Shannon Goff, ceramic sculptures at Susanne Hilberry Gallery, installation view. |
In another apparent twist of logic, Adorno asserts that although art is completely embedded within the sociohistorical, the way in which that is disclosed is not so simple (alas, with Adorno nothing ever is) as to be conveyed denotatively, that is, in the form of illustration. Instead, Adorno asserts, the mimetic in art "wants to make facts eloquent by letting them speak for themselves." This is the dialectic of form and content, or as Adorno has it, "semblance" and "expression."
The flimsy cardboard structure of Miles to Empty reflects the ephemeral nature of technology in the creation of value under capitalism. As Marx writes in Volume I of Capital, value creation is connected to the amount of human labor involved in production. What he terms "absolute" surplus value is a result of labor directly applied to the transformation of matter into use. "Relative" surplus value is derived from technological innovation that multiplies labor power exponentially. Craft production is primarily absolute whereas mechanical production (and more importantly, reproduction) is in essence relative.
The moving assembly line pioneered under auto baron, and owner of the Lincoln Motor Company, Henry Ford is a prime example of relative surplus value. The technological innovation of bringing work to the worker via a system of conveyors enabled Ford to increase productivity by a factor of ten. As a result, he could cut car prices in half and at the same time double the wages of his workers, and still become one of the richest men in world history. The unprecedented largesse of the production process bearing his name, Fordism, also laid the foundation for the social and political system that drove mass consumption and the welfare state for most of the twentieth century, allowing, among other things, Detroit workers to enjoy a standard of living that was the envy of the world.

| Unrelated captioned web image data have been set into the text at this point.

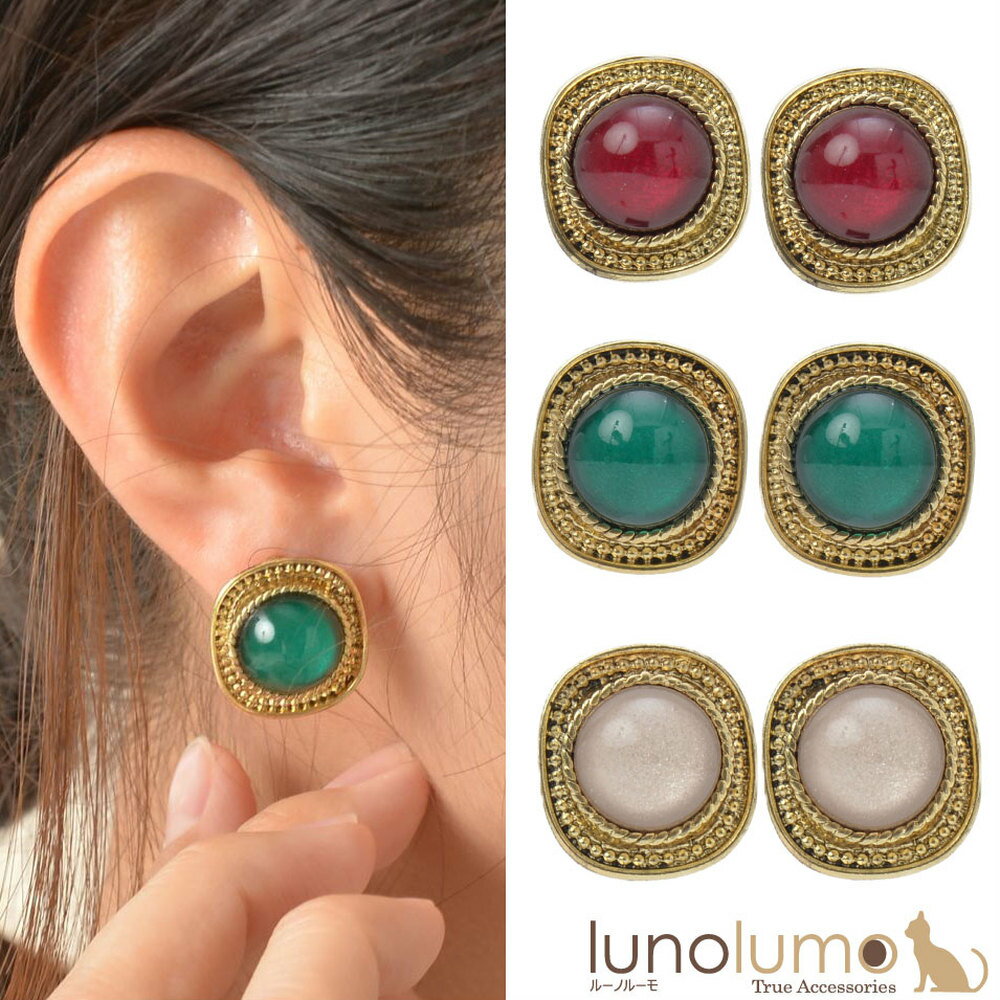 【メール便送料無料】SALE イヤリング レディース メタル ゴールド アンティーク ヴィンテージ レトロ 赤 緑 ベージュ E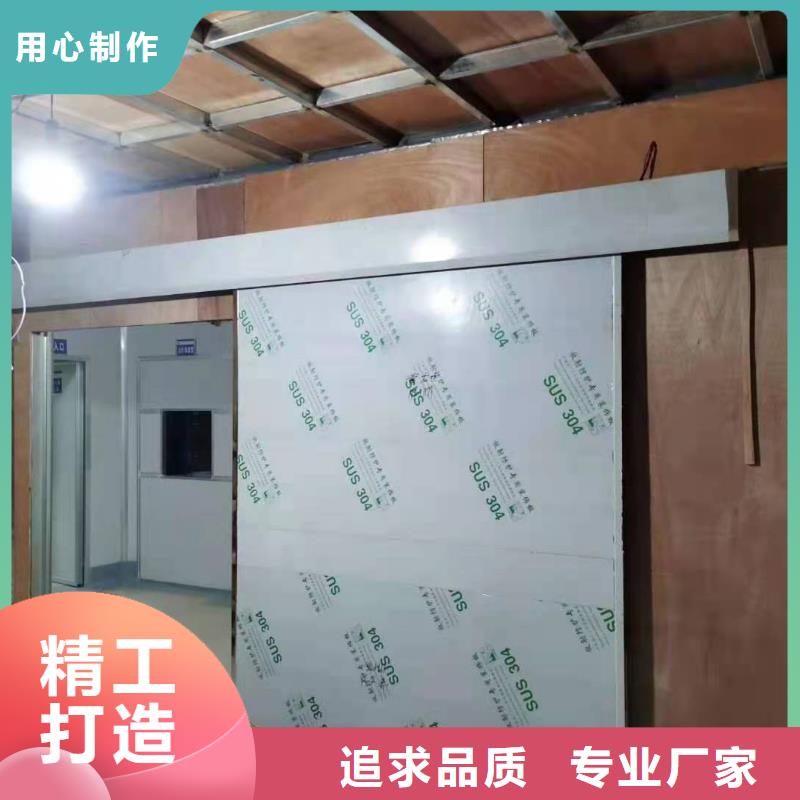 防辐射铅门快速下单
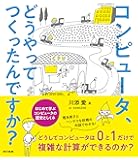 コンピュータ、どうやってつくったんですか?:はじめて学ぶ、コンピュータの歴史としくみ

One of those workers was Goff's grandfather, a Sicilian immigrant who in 1979 purchased the Lincoln Continental Mark V upon which Miles to Empty is based as a reward for a lifetime of work under the Fordist regime. Ironically, at the very moment Goff's grandfather was enjoying the fruits of his labor from that regime, it was collapsing, taking the city of Detroit and its residents, down along with it. As Marx further notes with respect to the value of labor, relative surplus value provides only temporary productivity gains until competitors catch up. Capitalism must then revert to absolute surplus value in order to continue the ever-more accumulation of capital. In the 1970s in response to diminishing returns and the pressures of foreign competition, the Detroit auto industry reclaimed absolute surplus value in part by outsourcing production to the lower-cost labor pools of the southern United States and the maquiladoras of Mexico. The bone-white cardboard hulk of Miles to Empty is a manifestation of all that was once solid which has now melted into air with the failure of the Fordist utopia; it is a specter, a ghost of what was, haunting the social imaginary of the erstwhile Motor City.
Miles to Empty, detail. |
Treasure Island, ceramic. |
Majesty, ceramic. |
The notion of tour-de-force connects Goff's ceramic sculptures on view in the other gallery with Miles to Empty. In their prodigious exploration of the other of mechanical reproduction, the dialectical obverse of relative surplus value, the ceramic sculptures are equally virtuosic. Where the Mark V renders the universal stamping process of mechanical reproduction particular, the ceramic sculptures extend their particulars to a universal, in this case a narrative of assembly made palpable by the accretion of elements used in their manufacture. (The dialectic of universal and particular is another key element of Adorno's aesthetic theory.) Each ceramic sculpture conjures up associations in the signifying play between their form and their title, the denotation of the object and connotation of its referent. Treasure Island contains an orange "X" marking the spot on a green ceramic latticework that from a distance resembles a mountainscape, the whole in turn supported by an irregularly cut pedestal that when viewed from above is shaped like an island. Majesty is a web of purple pyramidal structures, which resolve at the top in another mountainscape, in this case "majestic mountains" from "America the Beautiful."